# Supplied text
Argentina Scrum - Day 2

The Falklands War, 1982, Diego Maradona and the Hand of God, 1986, Andreas my next-door-neighbor in London, 1993-99,  The ear-torturing Evita, 1978, German refugees, polo, the tango, red wine, high quality beef…  Yep, that’s about it, the extent of my knowledge of Argentina prior to this visit.  I have not learned a great deal more in the past two days, to tell the truth, but I have learned that Buenos Aires is a cool and funky city, with good food and great people.  Twenty-five of those people are currently engaging with me on a journey of discovery about Scrum.  We are half-way through the CSM course and no one has walked out yet, nor aimed the usual suspicious, accusatory and closed questions at me.  There is some healthy skepticism, mixed with confusion; that is to be expected, and indeed welcomed.  On the whole, there is a spirit of open-mindedness here that I greatly appreciate; there is a desire to learn and explore.

Language has not been too much of an issue.  Enough participants speak good English to assist in translating for those that don’t.  Once we got past the first couple of hours of lecture (to cover the basic introductory stuff) the course became nicely interactive, and the language thing became even less of a barrier, as I had anticipated it would.  There is movement, there is passion, there is energy.

The overriding image I have of yesterday is best summed up by the phrase “Bounded Chaos”.  That’s Scrum.  The teams are being asked to build a product where the requirements are vague and the technology unfamiliar to most.  I’ll write more at the end of the course about the product the teams are building, preferring to keep that under wraps for now.  Mapping to the Stacey Matrix1, we were on the edge of anarchy.  The more the teams tried to talk themselves out of that space the worse it got, and the deeper they entrenched themselves.  Predictably, talking just put us in the Analysis-Paralysis space.  The only way out was through action.  The teams were encouraged to start sprinting, to stop talking and take action.  It was chaos, but it was chaos with some boundaries around it: time-boxed, collaborative environment, regular feedback loop.  From the chaos, order emerged in the form of working agreements and innovative product.  It took just thirty minutes (the first sprint) to go from despair to knowledge, to go from fear to excited anticipation, to go from nothing to something.  Emergence.  That’s Scrum.

# Task
Extract everything from "Language has not" down to "there is energy." in the Scrum blog post, word for word. The listing is separate from the Scrum blog post above.

# Stored data
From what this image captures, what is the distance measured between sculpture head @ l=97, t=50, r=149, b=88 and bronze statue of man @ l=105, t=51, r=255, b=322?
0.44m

# Reply
Language has not been too much of an issue.  Enough participants speak good English to assist in translating for those that don’t.  Once we got past the first couple of hours of lecture (to cover the basic introductory stuff) the course became nicely interactive, and the language thing became even less of a barrier, as I had anticipated it would.  There is movement, there is passion, there is energy.